During Cluster Volume Manager (CVM) master takeover, all shared diskgroups undergo a re-import. Volume Manager (VxVM) disables all shared diskgroups (dgdisable) when a single shared diskgroup fails to import. It also results in the corresponding node (new master) leaving the cluster.
NOTE: If the cause of the diskgroup import failure is common to all nodes in the cluster - this can result in cascading master takeover failures resulting in cluster-wide failure.
Ex:3 -node cluster : nodeA, nodeB & nodeC with shared diskgroups dgA & dgB
-nodeA is shutdown
-nodeB master takeover is attempted
-In nodeB, during re-import if import of shared diskgroup dgA fails with the below error messages then all the shared diskgroups will be disabled and nodeB is evicted.
vxvm:vxconfigd: [ID 702911 daemon.warning] V-5-1-16066 da_dg_reimport: disk <disk id> not found
vxvm:vxconfigd: [ID 702911 daemon.error] V-5-1-0 dg_import_master: failed to import dg <diskgroup> , error 183
vxvm:vxconfigd: [ID 702911 daemon.error] V-5-1-0 master_takeover: error in disk group reimport: Disk for disk group not found, errno 0
- Like nodeB, noeC will encounter the same scenario and will be evicted resulting in total cluser outage.
Aug 11 22:38:35 hostname vxvm:vxconfigd: [ID 702911 daemon.error] V-5-1-7934 Disk group dgname1: Disabled by errors
Aug 11 22:38:35 hostname vxvm:vxconfigd: [ID 702911 daemon.error] V-5-1-7934 Disk group dgname2: Disabled by errors
The code path traversed during CVM master takeover exposed a bug that resulted in all shared diskgroups being disabled due to a single shared diskgroup's failure to import.
Code changes were made to disable only the specific shared diskgroup that experienced the failure. Re-import will skip the failed diskgroup and continue importing the rest of shared diskgroups thus preventing node eviction from the cluster.
FIX INTEGRATED IN THE FOLLOWING PATCH(es)/VERSIONS:
Patch links for SFHA 5.1SP1RP3
PLATFORMS: ALL : Solaris, HPUX, LINUX & AIX
VxVM versions: 5.0.x ; 5.1.x & 6.0.x

• Task list:
**A.** In the note on CVM master takeover, what happens to the new master node when a single shared diskgroup fails to import?
**B.** Duplicate word for word the passage of the note on CVM master takeover that opens with the words containing "During Cluster Volume" and closes with "leaving the cluster.".

• Material:
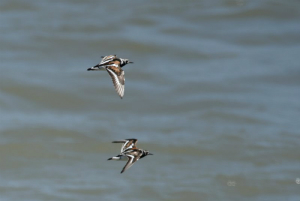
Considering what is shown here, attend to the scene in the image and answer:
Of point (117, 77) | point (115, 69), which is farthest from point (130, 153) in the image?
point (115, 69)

• Expected responses:
**A.** The new master node leaves the cluster.

**B.**
During Cluster Volume Manager (CVM) master takeover, all shared diskgroups undergo a re-import. Volume Manager (VxVM) disables all shared diskgroups (dgdisable) when a single shared diskgroup fails to import. It also results in the corresponding node (new master) leaving the cluster.